MATERIAL FOR THIS TASK:
►
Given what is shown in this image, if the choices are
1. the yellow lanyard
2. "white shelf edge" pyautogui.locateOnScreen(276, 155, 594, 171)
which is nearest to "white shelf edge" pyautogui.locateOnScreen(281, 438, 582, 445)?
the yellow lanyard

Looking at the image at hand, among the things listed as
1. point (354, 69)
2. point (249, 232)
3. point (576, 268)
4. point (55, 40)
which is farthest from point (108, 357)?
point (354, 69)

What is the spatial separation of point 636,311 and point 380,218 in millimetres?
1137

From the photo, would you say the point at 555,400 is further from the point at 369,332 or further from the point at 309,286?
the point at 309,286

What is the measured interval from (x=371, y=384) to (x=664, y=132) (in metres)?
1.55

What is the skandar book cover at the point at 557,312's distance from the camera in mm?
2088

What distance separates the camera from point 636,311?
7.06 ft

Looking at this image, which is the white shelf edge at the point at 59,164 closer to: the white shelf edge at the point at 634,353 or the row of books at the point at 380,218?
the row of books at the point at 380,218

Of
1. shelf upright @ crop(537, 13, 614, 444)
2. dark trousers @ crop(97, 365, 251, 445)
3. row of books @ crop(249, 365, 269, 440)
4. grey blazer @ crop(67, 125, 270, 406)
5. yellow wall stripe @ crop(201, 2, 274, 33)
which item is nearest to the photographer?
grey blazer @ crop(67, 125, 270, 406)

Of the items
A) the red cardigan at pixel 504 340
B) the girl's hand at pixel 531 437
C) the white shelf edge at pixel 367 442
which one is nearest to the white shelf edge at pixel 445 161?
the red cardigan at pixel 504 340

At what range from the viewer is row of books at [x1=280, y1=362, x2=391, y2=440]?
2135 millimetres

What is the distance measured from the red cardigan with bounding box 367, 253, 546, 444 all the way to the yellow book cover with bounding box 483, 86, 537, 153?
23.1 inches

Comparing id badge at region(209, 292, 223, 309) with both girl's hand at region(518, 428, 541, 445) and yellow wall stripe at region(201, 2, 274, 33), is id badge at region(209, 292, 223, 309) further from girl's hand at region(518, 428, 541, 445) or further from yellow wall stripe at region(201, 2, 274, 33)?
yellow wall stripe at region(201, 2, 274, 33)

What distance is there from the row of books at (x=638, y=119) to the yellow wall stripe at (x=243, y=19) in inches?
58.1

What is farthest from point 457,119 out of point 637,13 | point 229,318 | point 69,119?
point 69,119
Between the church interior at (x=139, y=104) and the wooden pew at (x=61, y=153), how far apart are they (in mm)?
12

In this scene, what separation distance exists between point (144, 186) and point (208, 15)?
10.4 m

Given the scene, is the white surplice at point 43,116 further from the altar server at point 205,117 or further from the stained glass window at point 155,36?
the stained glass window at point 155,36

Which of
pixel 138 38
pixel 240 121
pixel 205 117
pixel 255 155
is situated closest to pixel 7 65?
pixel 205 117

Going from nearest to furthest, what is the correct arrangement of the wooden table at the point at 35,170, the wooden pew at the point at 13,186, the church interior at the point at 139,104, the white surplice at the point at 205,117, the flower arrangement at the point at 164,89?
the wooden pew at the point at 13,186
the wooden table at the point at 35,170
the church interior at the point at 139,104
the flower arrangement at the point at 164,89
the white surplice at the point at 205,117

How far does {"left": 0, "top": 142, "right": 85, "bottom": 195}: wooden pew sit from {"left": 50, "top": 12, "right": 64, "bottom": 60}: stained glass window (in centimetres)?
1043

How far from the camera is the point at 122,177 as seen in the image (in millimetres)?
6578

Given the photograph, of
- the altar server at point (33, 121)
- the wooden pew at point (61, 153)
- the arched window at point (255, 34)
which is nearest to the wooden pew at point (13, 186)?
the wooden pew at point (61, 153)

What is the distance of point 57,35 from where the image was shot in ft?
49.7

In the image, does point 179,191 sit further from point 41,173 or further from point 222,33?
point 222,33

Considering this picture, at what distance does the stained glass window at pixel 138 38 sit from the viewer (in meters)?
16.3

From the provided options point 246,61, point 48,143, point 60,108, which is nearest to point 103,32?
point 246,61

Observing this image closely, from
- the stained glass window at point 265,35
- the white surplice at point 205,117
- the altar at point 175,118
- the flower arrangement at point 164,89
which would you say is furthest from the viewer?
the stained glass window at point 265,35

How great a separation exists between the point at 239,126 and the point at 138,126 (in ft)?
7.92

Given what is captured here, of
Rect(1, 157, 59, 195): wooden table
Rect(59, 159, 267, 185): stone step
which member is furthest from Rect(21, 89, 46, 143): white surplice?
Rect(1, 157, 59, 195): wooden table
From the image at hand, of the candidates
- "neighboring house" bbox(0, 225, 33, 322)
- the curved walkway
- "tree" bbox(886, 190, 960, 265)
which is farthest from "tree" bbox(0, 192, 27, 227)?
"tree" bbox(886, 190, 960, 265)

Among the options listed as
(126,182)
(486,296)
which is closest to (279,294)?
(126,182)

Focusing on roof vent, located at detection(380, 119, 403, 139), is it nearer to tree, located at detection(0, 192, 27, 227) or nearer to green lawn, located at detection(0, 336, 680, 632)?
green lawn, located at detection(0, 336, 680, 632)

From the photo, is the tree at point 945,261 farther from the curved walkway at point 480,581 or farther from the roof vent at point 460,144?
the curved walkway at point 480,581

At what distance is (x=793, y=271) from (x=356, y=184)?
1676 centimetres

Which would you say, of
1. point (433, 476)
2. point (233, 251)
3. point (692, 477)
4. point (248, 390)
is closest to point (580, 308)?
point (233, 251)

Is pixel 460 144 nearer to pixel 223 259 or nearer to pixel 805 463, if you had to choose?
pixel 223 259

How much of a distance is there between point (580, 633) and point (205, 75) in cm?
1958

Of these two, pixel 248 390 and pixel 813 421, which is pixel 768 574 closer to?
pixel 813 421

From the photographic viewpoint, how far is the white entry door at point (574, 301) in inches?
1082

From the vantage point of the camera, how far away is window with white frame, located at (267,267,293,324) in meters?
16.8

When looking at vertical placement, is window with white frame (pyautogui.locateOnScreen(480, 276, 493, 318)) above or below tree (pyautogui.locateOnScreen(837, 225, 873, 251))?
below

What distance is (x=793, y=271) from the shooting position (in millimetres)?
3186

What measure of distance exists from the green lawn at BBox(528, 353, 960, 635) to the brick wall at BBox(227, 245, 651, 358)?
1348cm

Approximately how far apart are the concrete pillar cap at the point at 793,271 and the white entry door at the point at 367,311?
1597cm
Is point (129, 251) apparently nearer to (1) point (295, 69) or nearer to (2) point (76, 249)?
◄
WHAT THE TASK REQUIRES:
Please repeat the stretch from the line containing "Approximately how far" through the end of the records, swapping "concrete" for "stone" and leaving everything else unchanged.

OUTPUT BELOW:
Approximately how far apart are the stone pillar cap at the point at 793,271 and the white entry door at the point at 367,311?
1597cm
Is point (129, 251) apparently nearer to (1) point (295, 69) or nearer to (2) point (76, 249)?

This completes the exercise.